◆ **Work instructions**
Pick out every line of the entries below where "style" occurs, and copy those lines.

Records from a collection:
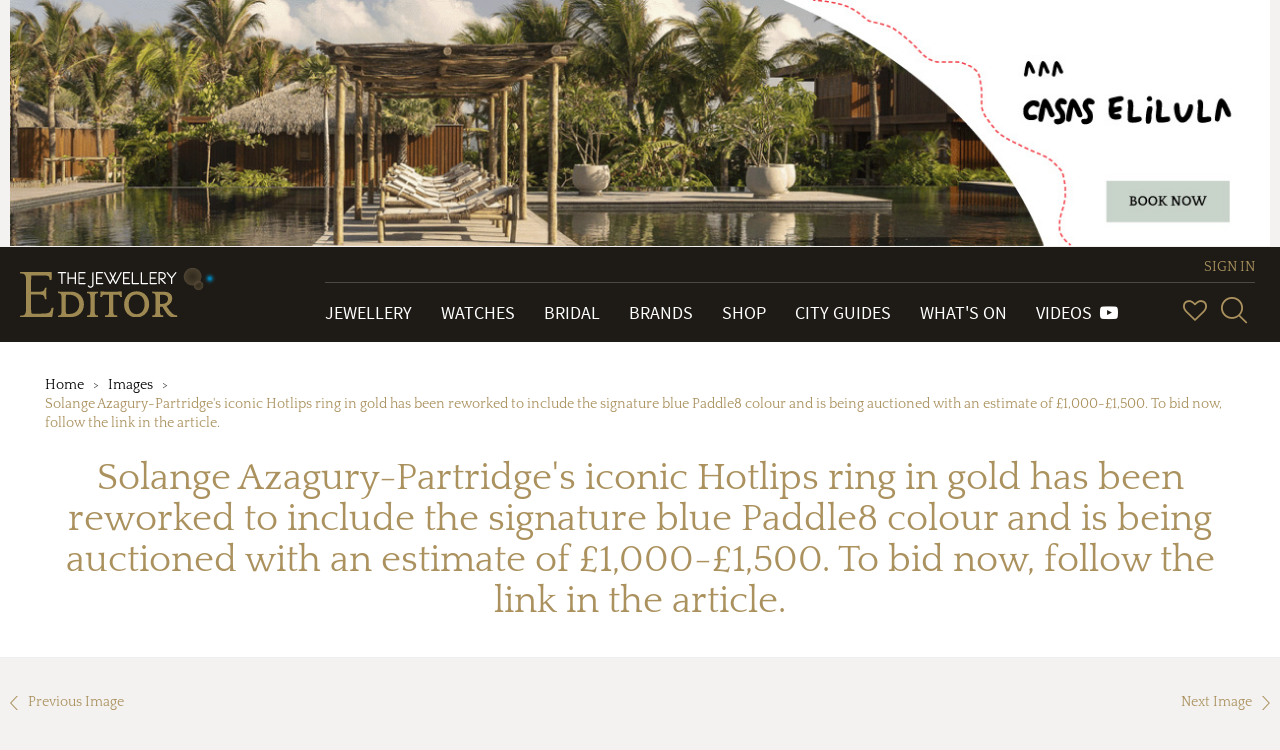

--- FILE ---
content_type: text/css
request_url: https://www.thejewelleryeditor.com/static/autocomplete_light/style.6f577035df98.css
body_size: 870
content:
/*
 * Admin specific styling are prefixed with body.change-form.
 */

.yourlabs-autocomplete
{
    position: absolute;
    left: 0;
    z-index: 1000;
    display: none;
    min-width: 160px;
    padding: 5px 0;
    margin: 2px 0 0;
    list-style: none;
    background-color: #ffffff;
    border: 1px solid #ccc;
    border: 1px solid rgba(0, 0, 0, 0.2);
    -webkit-border-radius: 6px;
    -moz-border-radius: 6px;
    border-radius: 6px;
    -webkit-box-shadow: 0 5px 10px rgba(0, 0, 0, 0.2);
    -moz-box-shadow: 0 5px 10px rgba(0, 0, 0, 0.2);
    box-shadow: 0 5px 10px rgba(0, 0, 0, 0.2);
    -webkit-background-clip: padding-box;
    -moz-background-clip: padding;
    background-clip: padding-box;
}

.yourlabs-autocomplete .hilight
{
    color: #ffffff !important;
    text-decoration: none;
    background-color: #0081c2;
    background-image: -moz-linear-gradient(top, #0088cc, #0077b3);
    background-image: -webkit-gradient(linear, 0 0, 0 100%, from(#0088cc), to(#0077b3));
    background-image: -webkit-linear-gradient(top, #0088cc, #0077b3);
    background-image: -o-linear-gradient(top, #0088cc, #0077b3);
    background-image: linear-gradient(to bottom, #0088cc, #0077b3);
    background-repeat: repeat-x;
    outline: 0;
    filter: progid:DXImageTransform.Microsoft.gradient(startColorstr='#ff0088cc', endColorstr='#ff0077b3', GradientType=0);
}

.yourlabs-autocomplete .choice, 
.yourlabs-autocomplete [data-value], 
.yourlabs-autocomplete em
{
    display: block;
    padding: 3px 20px;
    clear: both;
    font-weight: normal;
    line-height: 20px;
    color: #333333;
    white-space: nowrap;
    color: black;
    cursor: pointer;
}

/* 
 * You should use the "block" class because the "div" class is deprecated since
 * 2.0. However, the "div" class is still supported for backward compatibility.
 */
.block,
.div
{
    display: block;
}

.autocomplete-light-widget {
    display: inline-block;
    /* for the add-another image */
    vertical-align: middle;
}

.autocomplete-light-widget input,
.autocomplete-light-widget input:focus {
    margin: 0;
    outline: 0;
}

.autocomplete-light-widget {
    /* "Position" the widget */
    position: relative;
}

input.autocomplete {
    position: relative;
    vertical-align: top;
}

input.autocomplete.xhr-pending {
    background-image: url("xhr-pending.73e57937304d.gif");
    background-repeat: no-repeat;
    background-position: right;
}

.autocomplete-light-widget.modern-style {
    border: 1px solid lightgrey;
    padding: 4px 4px 3px 4px;
}

.autocomplete-light-widget.modern-style input,
.autocomplete-light-widget.modern-style input:focus {
    border: 0;
    margin: 2px 0;
}

.autocomplete-light-widget.modern-style .deck [data-value],
.autocomplete-light-widget.modern-style .deck .choice {
    border: 1px solid lightgrey;
    border-radius: 4px;
}

.autocomplete-light-widget.yourlabs-autocomplete {
    position: absolute;
    top: 100%;
    left: 0;
    z-index: 100;
}

.autocomplete-light-widget .deck [data-value],
.autocomplete-light-widget .deck .choice
{
    list-style-type: none;
    display: inline-block;
    padding-top: 3px;
    padding-right: 3px;
}

.autocomplete-light-widget .deck [data-value] .remove
{
    background-image: url("delete.2fbde56e39ec.png");
    color: #fff;
    cursor: pointer;
    text-indent: -999px;
    height: 16px;
    width: 16px;
    display: inline-block;
    background-position-y: -1px;
    background-repeat: no-repeat;
}

.autocomplete-light-widget .deck [data-value] .remove:hover
{
    background-position: -15px 0;
}

.yourlabs-autocomplete .choice-detail, 
.yourlabs-autocomplete .choice-update 
{
    display: none;
}

/* These lines are important to avoid style change to the underlying divs */
.autocomplete-light-clearfix:after {
    content: "";
    display: table; 
    clear: both;
}

/* credit: http://www.csslab.cl/2008/01/30/ventana-modal-solo-con-css/ */
#yourlabs_overlay {
    position: absolute;
    top: 0;
    left: 0;
    width: 100%;
    height: 100%;
    background: #000;
    z-index:1001;
    opacity:.75;
    -moz-opacity: 0.75;
    filter: alpha(opacity=75);
}


--- FILE ---
content_type: application/x-javascript
request_url: https://www.thejewelleryeditor.com/static/js/jquery.tje.toolbar.38ffd2391ebe.js
body_size: 418
content:
!function(t,e,n,i){"use strict";function o(e,n){this.element=e,this.el=t(this.element),this.settings=t.extend({},r,n),this._defaults=r,this._name=a,this.init()}var a="toolbar",r={items:".share-toolbar__icon",beaconHandler:function(t){t.beacon.closest(".wishlist-product__actions").toggleClass("share-button-open"),t.isExpanded()?t.contract():t.expand()},providers:{facebook:function(e){e.preventDefault();var n=t(this),o=n.attr("href");n.blur(),i.util.popup(o,"Share on Facebook",480,360)},twitter:function(e){e.preventDefault();var n=t(this),o=n.attr("href");n.blur(),i.util.popup(o,"Share on Twitter",480,360)},google:function(e){e.preventDefault();var n=t(this),o=n.attr("href");n.blur(),i.util.popup(o,"Share on Google+",480,360)},pinterest:function(e){e.preventDefault();var n=t(this),o=n.attr("href");n.blur(),i.util.popup(o,"Share on Pinterest",750,550)},flipboard:function(e){e.preventDefault();var n=t(this),o=n.attr("href");n.blur(),i.util.popup(o,"Share on Flipboard",480,440)},linkedin:function(e){e.preventDefault();var n=t(this),o=n.attr("href");n.blur(),i.util.popup(o,"Share on LinkedIn",480,440)}}},s=!1,l=[],c=function(){t(n).on("click",function(e){for(var n,i=l.length-1;i>=0;i--)n=l[i],t(e.target).closest(n.el).length||t(e.target).closest(n.container).length||n.isExpanded()&&n.settings.beaconHandler(n)})};t.extend(o.prototype,{init:function(){var e=this;e.items=e.el.children().filter(e.settings.items),e.container=e.el.closest(".share-toolbar__container"),e.beacon=e.items.filter("[data-rol='beacon']"),e.actions=e.items.filter(".share-toolbar__icon--action"),e.optionals=e.items.filter("[data-rol='optional']"),e._isExpanded=!1,l.push(this),s||(c(),s=!0);var n=e.container.length?e.container:e.beacon;n.on("click",t.proxy(e.settings.beaconHandler,n,e)),e.actions.each(function(){var n=t(this),i=n.data("action"),o=e.settings.providers[i];"function"==typeof o&&n.find("a").on("click",o)})},isExpanded:function(){return this._isExpanded},expand:function(){this._isExpanded||(this.optionals.removeClass("is-hidden"),this._isExpanded=!0)},contract:function(){this._isExpanded&&(this.optionals.addClass("is-hidden"),this._isExpanded=!1)}}),t.fn[a]=function(e){return this.each(function(){t.data(this,"tje_plugin_"+a)||t.data(this,"tje_plugin_"+a,new o(this,e))}),this}}(jQuery,window,document,tje);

◆ **Result of this exercise**
request_url: https://www.thejewelleryeditor.com/static/autocomplete_light/style.6f577035df98.css
    list-style: none;
.autocomplete-light-widget.modern-style {
.autocomplete-light-widget.modern-style input,
.autocomplete-light-widget.modern-style input:focus {
.autocomplete-light-widget.modern-style .deck [data-value],
.autocomplete-light-widget.modern-style .deck .choice {
    list-style-type: none;
/* These lines are important to avoid style change to the underlying divs */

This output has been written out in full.